▶ WHAT THE EXERCISE ASKS
Retype only what runs from the line that contains "y1=145, x2=127, y2=163)?" through the last line of the listing below, both lines included.

Questions about scenes in images:
## BEGIN

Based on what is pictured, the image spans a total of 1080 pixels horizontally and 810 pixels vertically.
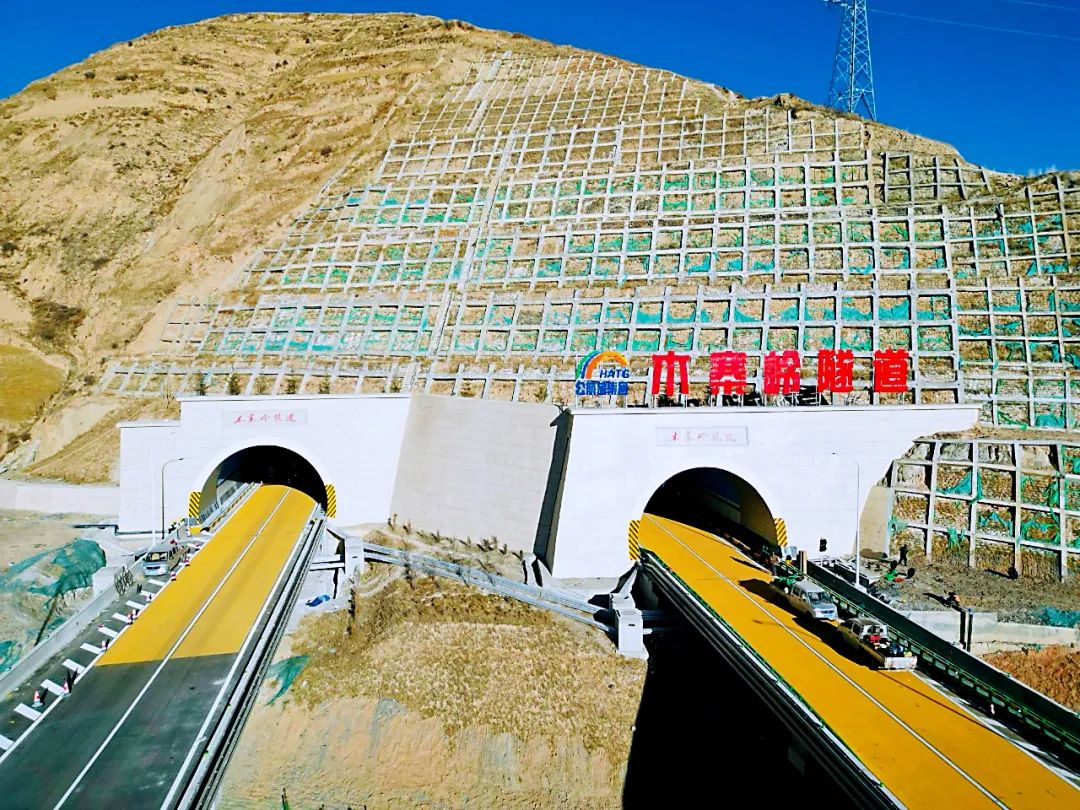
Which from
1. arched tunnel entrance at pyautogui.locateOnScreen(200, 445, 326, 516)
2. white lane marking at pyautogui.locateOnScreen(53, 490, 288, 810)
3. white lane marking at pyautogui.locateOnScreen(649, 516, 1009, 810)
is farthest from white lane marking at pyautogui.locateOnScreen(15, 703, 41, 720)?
white lane marking at pyautogui.locateOnScreen(649, 516, 1009, 810)

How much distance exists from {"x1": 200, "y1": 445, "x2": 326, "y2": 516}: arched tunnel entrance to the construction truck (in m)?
29.4

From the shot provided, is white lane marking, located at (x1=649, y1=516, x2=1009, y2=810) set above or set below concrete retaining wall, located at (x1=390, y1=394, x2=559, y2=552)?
below

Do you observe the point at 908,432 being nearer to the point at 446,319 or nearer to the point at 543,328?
the point at 543,328

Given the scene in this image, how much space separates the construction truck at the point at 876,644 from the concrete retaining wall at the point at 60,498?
3999 centimetres

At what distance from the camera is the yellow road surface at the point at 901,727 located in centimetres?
1535

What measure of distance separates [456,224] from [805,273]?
87.5 feet

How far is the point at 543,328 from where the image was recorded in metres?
46.1

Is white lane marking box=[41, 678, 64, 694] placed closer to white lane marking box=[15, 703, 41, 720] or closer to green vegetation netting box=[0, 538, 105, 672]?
white lane marking box=[15, 703, 41, 720]

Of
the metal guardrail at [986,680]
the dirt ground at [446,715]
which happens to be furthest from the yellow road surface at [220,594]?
the metal guardrail at [986,680]

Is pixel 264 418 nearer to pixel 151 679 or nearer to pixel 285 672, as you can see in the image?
pixel 285 672

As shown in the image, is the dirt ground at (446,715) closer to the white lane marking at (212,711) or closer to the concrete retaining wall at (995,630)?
the white lane marking at (212,711)

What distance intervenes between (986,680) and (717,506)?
2022 centimetres

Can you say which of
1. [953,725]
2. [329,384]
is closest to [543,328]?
[329,384]

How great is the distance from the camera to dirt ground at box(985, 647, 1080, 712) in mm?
25625
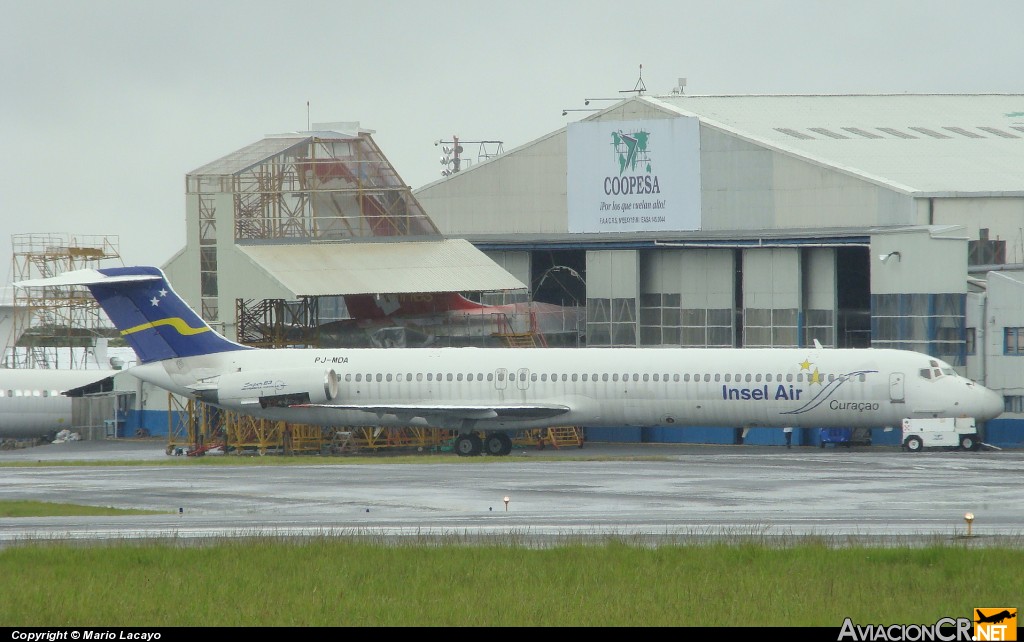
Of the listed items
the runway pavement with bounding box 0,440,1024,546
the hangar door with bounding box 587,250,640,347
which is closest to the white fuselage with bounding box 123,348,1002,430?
the runway pavement with bounding box 0,440,1024,546

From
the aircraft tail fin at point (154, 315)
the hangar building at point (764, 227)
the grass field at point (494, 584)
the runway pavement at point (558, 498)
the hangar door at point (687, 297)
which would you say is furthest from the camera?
the hangar door at point (687, 297)

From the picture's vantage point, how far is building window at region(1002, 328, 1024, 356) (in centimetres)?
5197

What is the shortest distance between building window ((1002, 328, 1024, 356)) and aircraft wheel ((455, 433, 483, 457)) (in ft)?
66.5

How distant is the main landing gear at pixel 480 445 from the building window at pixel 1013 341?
19223mm

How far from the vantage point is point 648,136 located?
60781 millimetres

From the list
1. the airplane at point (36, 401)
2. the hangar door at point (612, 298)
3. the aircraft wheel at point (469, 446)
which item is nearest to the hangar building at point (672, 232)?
the hangar door at point (612, 298)

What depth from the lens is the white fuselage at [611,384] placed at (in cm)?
4659

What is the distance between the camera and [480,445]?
164ft

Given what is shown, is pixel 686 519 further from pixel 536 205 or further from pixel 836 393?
pixel 536 205

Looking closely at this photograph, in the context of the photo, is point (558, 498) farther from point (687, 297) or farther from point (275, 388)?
point (687, 297)

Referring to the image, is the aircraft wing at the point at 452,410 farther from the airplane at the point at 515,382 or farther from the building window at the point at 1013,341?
the building window at the point at 1013,341

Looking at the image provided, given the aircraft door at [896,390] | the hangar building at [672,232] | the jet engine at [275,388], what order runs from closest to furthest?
the aircraft door at [896,390]
the jet engine at [275,388]
the hangar building at [672,232]

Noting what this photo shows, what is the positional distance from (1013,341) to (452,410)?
21464 mm
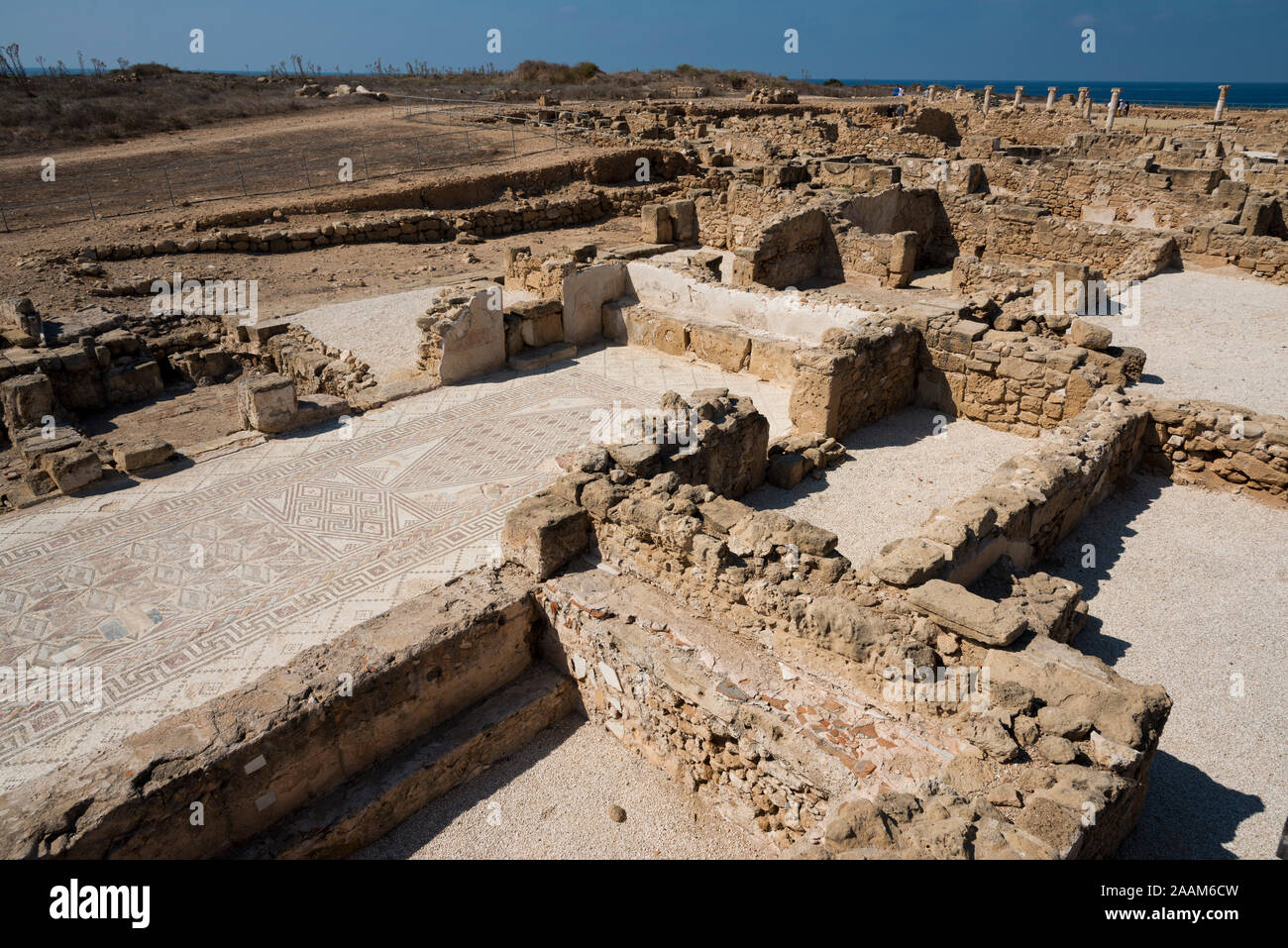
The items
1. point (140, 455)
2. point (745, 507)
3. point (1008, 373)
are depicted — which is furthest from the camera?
point (1008, 373)

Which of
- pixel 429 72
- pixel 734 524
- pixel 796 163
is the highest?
pixel 429 72

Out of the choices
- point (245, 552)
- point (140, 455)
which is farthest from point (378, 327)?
point (245, 552)

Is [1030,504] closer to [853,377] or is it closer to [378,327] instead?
[853,377]

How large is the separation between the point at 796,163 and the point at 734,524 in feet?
49.8

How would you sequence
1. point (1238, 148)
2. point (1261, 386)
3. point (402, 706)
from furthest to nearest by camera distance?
point (1238, 148), point (1261, 386), point (402, 706)

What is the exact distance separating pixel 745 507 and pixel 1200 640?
358 centimetres

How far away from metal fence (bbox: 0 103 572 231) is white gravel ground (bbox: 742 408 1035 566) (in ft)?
60.9

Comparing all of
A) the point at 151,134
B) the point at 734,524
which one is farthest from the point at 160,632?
the point at 151,134

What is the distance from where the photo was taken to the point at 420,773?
521 cm

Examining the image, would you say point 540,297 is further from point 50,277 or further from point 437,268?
point 50,277

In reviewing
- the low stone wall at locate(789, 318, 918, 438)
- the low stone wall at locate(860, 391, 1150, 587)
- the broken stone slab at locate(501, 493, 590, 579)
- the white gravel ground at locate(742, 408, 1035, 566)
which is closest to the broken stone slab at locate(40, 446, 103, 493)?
the broken stone slab at locate(501, 493, 590, 579)

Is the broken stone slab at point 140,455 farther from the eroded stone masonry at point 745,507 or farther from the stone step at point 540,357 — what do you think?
the stone step at point 540,357

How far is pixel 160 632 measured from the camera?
19.6ft

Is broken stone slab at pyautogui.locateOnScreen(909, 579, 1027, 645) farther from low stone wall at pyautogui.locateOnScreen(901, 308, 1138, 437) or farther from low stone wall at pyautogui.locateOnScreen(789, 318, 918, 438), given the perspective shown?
low stone wall at pyautogui.locateOnScreen(901, 308, 1138, 437)
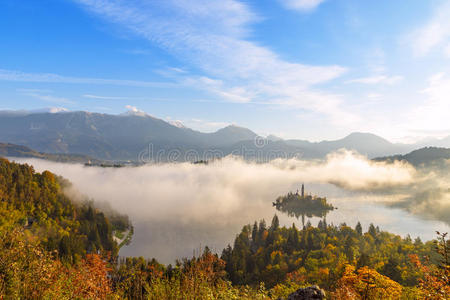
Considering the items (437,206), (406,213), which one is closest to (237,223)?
(406,213)

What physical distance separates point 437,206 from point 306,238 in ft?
642

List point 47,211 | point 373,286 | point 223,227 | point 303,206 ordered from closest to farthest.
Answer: point 373,286 → point 47,211 → point 223,227 → point 303,206

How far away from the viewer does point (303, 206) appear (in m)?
166

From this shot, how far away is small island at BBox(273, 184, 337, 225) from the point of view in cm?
15762

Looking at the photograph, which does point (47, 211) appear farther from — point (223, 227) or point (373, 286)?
point (373, 286)

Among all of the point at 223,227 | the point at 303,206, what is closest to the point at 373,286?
the point at 223,227

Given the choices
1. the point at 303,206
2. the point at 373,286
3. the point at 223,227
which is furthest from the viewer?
the point at 303,206

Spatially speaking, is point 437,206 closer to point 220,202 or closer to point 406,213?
point 406,213

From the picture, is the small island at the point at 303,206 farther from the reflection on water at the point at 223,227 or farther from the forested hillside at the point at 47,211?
the forested hillside at the point at 47,211

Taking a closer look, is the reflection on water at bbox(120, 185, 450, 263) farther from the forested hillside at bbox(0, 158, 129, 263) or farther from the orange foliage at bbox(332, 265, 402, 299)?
the orange foliage at bbox(332, 265, 402, 299)

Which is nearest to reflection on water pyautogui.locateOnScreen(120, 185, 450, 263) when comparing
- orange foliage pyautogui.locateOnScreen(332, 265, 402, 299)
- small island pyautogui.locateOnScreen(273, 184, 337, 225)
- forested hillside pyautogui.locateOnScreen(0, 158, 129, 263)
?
small island pyautogui.locateOnScreen(273, 184, 337, 225)

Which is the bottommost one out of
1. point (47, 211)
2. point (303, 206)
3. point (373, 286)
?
point (303, 206)

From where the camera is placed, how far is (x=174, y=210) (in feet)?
547

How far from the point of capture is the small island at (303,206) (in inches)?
6206
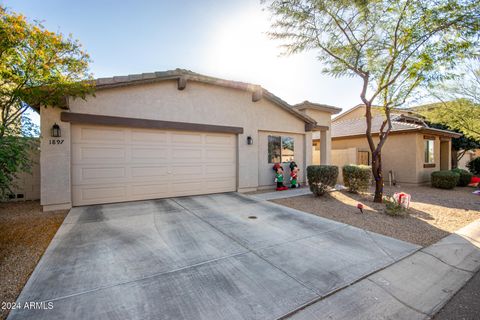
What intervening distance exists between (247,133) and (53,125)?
6.47 meters

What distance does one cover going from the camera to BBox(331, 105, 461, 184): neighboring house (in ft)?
40.5

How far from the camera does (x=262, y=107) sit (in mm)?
9836

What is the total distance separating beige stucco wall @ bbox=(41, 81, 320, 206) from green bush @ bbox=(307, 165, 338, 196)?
2421 millimetres

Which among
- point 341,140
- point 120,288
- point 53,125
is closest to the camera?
point 120,288

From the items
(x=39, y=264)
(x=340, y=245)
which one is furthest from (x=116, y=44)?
(x=340, y=245)

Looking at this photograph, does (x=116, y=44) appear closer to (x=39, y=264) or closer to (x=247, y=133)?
(x=247, y=133)

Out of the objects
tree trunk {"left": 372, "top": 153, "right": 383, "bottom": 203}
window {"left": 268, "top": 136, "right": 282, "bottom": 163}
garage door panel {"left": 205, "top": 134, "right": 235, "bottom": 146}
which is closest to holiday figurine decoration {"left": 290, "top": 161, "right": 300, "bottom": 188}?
window {"left": 268, "top": 136, "right": 282, "bottom": 163}

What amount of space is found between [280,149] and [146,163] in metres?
6.04

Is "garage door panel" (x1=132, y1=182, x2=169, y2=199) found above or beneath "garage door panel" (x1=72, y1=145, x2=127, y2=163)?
beneath

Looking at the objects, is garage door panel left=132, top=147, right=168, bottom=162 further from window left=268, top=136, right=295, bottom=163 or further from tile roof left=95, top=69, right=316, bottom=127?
window left=268, top=136, right=295, bottom=163

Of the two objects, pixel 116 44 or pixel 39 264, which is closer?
pixel 39 264

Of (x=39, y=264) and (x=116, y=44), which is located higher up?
(x=116, y=44)

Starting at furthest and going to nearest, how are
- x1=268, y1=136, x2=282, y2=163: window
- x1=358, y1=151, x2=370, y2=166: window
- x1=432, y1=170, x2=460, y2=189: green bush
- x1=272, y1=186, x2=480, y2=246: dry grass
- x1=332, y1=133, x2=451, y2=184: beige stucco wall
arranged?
x1=358, y1=151, x2=370, y2=166: window → x1=332, y1=133, x2=451, y2=184: beige stucco wall → x1=432, y1=170, x2=460, y2=189: green bush → x1=268, y1=136, x2=282, y2=163: window → x1=272, y1=186, x2=480, y2=246: dry grass

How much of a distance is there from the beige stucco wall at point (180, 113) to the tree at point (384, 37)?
2854 millimetres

## END

▶ FULL ANSWER
Is "garage door panel" (x1=132, y1=182, x2=169, y2=199) found above or beneath "garage door panel" (x1=72, y1=145, x2=127, y2=163)?
beneath

Looking at the objects, is garage door panel left=132, top=147, right=168, bottom=162 further from window left=268, top=136, right=295, bottom=163 or further from tile roof left=95, top=69, right=316, bottom=127?
window left=268, top=136, right=295, bottom=163

Of the two objects, pixel 116 44 or pixel 39 264, which is closer?
pixel 39 264

Of (x=39, y=264) and (x=116, y=44), which is located higher up?
(x=116, y=44)

Starting at furthest and going to nearest, how are
- x1=268, y1=136, x2=282, y2=163: window
- x1=358, y1=151, x2=370, y2=166: window
- x1=432, y1=170, x2=460, y2=189: green bush
- x1=272, y1=186, x2=480, y2=246: dry grass
- x1=332, y1=133, x2=451, y2=184: beige stucco wall
arranged?
x1=358, y1=151, x2=370, y2=166: window → x1=332, y1=133, x2=451, y2=184: beige stucco wall → x1=432, y1=170, x2=460, y2=189: green bush → x1=268, y1=136, x2=282, y2=163: window → x1=272, y1=186, x2=480, y2=246: dry grass

How much of a distance is there from the beige stucco wall at point (180, 113) to the tree at point (384, 37)?
2854 millimetres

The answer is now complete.